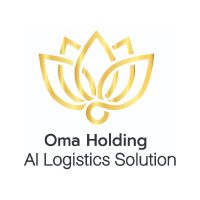 logo-oma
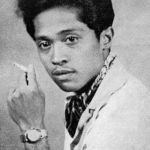Sukarno M. Noor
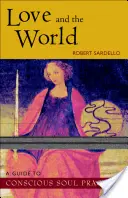 Láska a svet - Love and the World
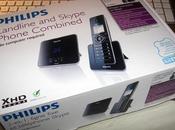 Philips voip855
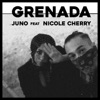 Grenada (feat. Nicole Cherry) - Single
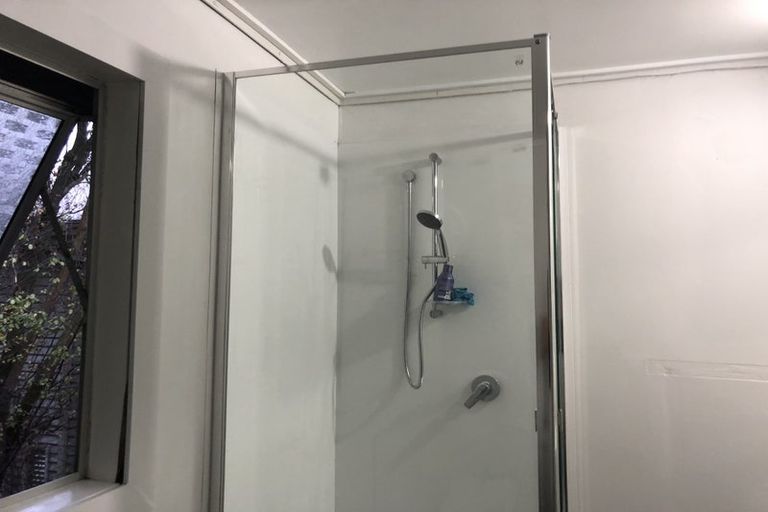 Photo of property in 2/33 Springfield Road, St Albans, Christchurch, 8014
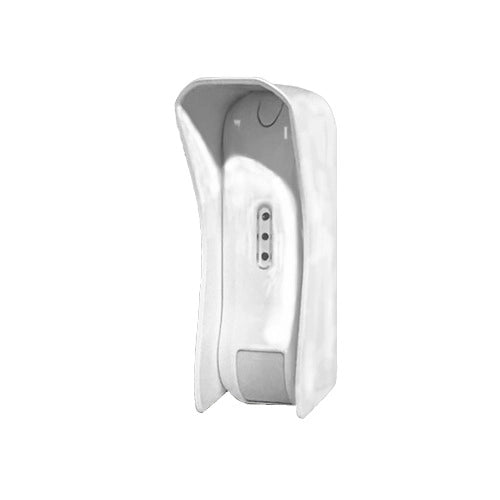 SENSORE A TENDA DOPPIA TECNOLOGIA UNIVERSALRE DA ESTERNO PER JA100 DFM 160018-U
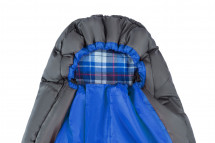Спальный мешок "Junior Boy", King Camp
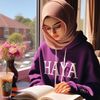 hayanoor8617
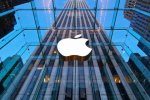 Apple готовится к запуску собственного телевизионного сервиса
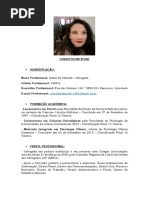 CV.isabel de Almeida.actualizado29Novembro2019.OA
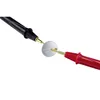 VOLTCRAFT Batterietester BT-501 Messbereich Produktbild-Vorschau 4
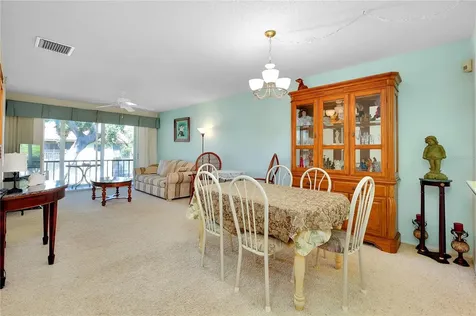 2280 Stickney Point Road Sarasota FL 34231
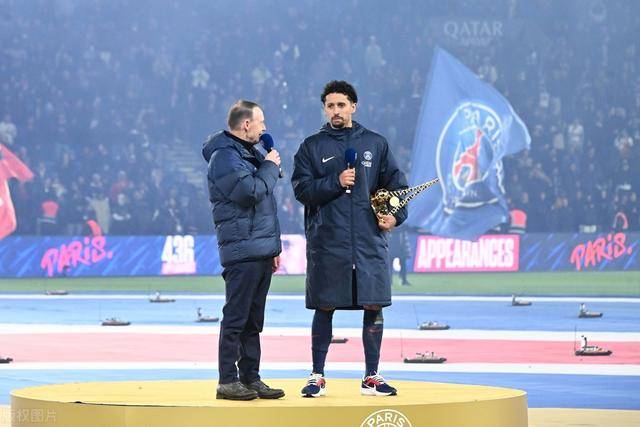 以球为媒促文体旅融合 200余名匹克球好手上演精彩对决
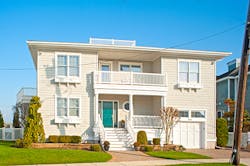 Contractormag Com Sites Contractormag com Files Uploads 2016 04 Tlc6573 Contractormag Com Sites Contractormag com Files Uploads 2016 04 Tlc6573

______________________________

EXERCISE INSTRUCTIONS:
Drop the pictures; return the lines above from the line containing "Grenada (feat. Nicole Cherry) - Single" to the line containing "VOLTCRAFT Batterietester BT-501", both included, exactly.

RESPONSE AREA:
 Grenada (feat. Nicole Cherry) - Single
 Photo of property in 2/33 Springfield Road, St Albans, Christchurch, 8014
 SENSORE A TENDA DOPPIA TECNOLOGIA UNIVERSALRE DA ESTERNO PER JA100 DFM 160018-U
Спальный мешок "Junior Boy", King Camp
 hayanoor8617
 Apple готовится к запуску собственного телевизионного сервиса
 CV.isabel de Almeida.actualizado29Novembro2019.OA
 VOLTCRAFT Batterietester BT-501 Messbereich Produktbild-Vorschau 4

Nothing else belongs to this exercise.